For many supporters this was the aspiration. Kyril Louis-Dreyfus certainly suggested as much too. Becoming the majority shareholder he slammed the previous regime upon confirmation of his controlling interest being approved:
“It is a fresh start for the club, it has been many years now where the club had no real long-term vision and also cost cutting at its forefront which basically led to an asset stripping in almost all departments at the club, which requires rebuilding from the start.”
A new broom sweeps clean then? Well, not so fast.
As we sit here today we know Stewart Donald, Juan Sartori and of course Charlie Methven retain minority shares in the club following Louis-Dreyfus becoming the major shareholder in February.
Still, several positive changes followed in the immediate aftermath of the purchase. Not least some of those appointed to the Executive Board under the steer of Louis-Dreyfus. Out went the Madrox contingent with Donald and Sartori ‘stepping down’ and in came Igor Levin and Patrick Treuer having represented the Louis-Dreyfus family business interests with some apparent aplomb.
Shrewdly this seemed to be marginalising the minority shareholders and allowing the new guy room to breathe and make his own mark. Crucially, perhaps this was the optics with which we were allowed to view matters.
A small stream of optimism was beginning to create a wave.
Some three short months the club then announced:
“This is an exciting period for Sunderland AFC and these appointments (as new executive directors) represent the culmination of a detailed and thorough process to identify a board that not only respects SAFC’s rich heritage and core values, but also brings the experience, creativity and dynamism required to bring sustainable and lasting success to the club.”
There are 7.8 billion people on the planet. One can only imagine Louis-Dreyfus’ surprise when the ‘detailed and thorough’ search for new executive directors identified none other than Sartori and Madrox’s lawyer as the ideal candidates for the job. Hardly the exemplars of creativity and dynamism during their previous involvement.
In this light, the apparent new dawn still feels analogous to the last.
‘Asset strippers’ one minute, all friends together the next
So then, here we are in the current day and a narrative from the club intent on needling away at supporters is emerging. The timing seems ill-advised given the spiral with which Lee Johnson’s men find themselves in. Against this backdrop, what then could be better than to see Charlie Methven apparently on club business in Uruguay?
Recently pictured with fellow ‘Madroxer’ Sartori and newly-appointed Head of Player Recruitment Stuart Harvey, it suggests his involvement is still very much ‘hands on’ too.
One can only assume that the visit is perhaps part of some sort of scouting mission or proposed commercial venture.
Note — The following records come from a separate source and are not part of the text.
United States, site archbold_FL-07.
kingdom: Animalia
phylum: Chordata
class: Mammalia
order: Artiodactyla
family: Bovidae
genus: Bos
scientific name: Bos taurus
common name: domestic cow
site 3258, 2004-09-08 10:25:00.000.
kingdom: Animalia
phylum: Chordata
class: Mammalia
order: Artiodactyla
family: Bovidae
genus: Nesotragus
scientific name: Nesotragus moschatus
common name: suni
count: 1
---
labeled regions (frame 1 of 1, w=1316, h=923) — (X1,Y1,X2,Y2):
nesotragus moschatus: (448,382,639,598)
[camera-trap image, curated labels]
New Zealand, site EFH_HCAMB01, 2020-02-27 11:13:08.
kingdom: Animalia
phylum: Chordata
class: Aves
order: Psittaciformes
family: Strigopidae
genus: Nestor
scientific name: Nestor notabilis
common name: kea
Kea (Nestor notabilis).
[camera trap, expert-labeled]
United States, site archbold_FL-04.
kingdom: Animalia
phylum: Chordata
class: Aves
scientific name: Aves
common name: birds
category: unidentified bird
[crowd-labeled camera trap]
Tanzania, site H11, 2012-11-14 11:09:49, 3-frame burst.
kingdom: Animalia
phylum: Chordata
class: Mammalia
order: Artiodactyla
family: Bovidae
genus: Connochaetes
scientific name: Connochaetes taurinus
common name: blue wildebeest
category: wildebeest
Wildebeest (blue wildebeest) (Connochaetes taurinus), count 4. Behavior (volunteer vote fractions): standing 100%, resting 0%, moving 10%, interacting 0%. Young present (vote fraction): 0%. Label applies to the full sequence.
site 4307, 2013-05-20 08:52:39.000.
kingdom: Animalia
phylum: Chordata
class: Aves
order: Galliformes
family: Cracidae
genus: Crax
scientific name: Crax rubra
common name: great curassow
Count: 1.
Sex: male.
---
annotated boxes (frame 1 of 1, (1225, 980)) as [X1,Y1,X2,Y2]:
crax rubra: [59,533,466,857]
If this is indeed the case we can argue about the merits of Harvey and Sartori being in attendance. Let’s just hope it bears some fruit for Sunderland. We could also argue whether this is a stark reminder to all, of Madrox still looming large over the club. Yet, if we were to draw attention to one particular displeasure here it must surely be Charlie Methven’s appearance.
This is man who stood down as an executive director in December 2019. This is someone we assumed to be nowhere near day-to-day operations under the new ownership group.
We cannot escape the fact that Methven is still a minority shareholder. His ‘involvement’ remains and is to be expected to some degree. Perhaps he is not ‘hands on’ and it may later be clarified by the club that this is the case. Yet, taking all of the comments above into account, some would surely then be left to question whether to believe it or not. Is this where we are now?
Yes, if a picture tells a thousand words, this image would suggest rather than the piss-taking party ending in 2018, it may very well still be in full swing.
In fact, for the board, it looks like it’s all back to Charlie’s.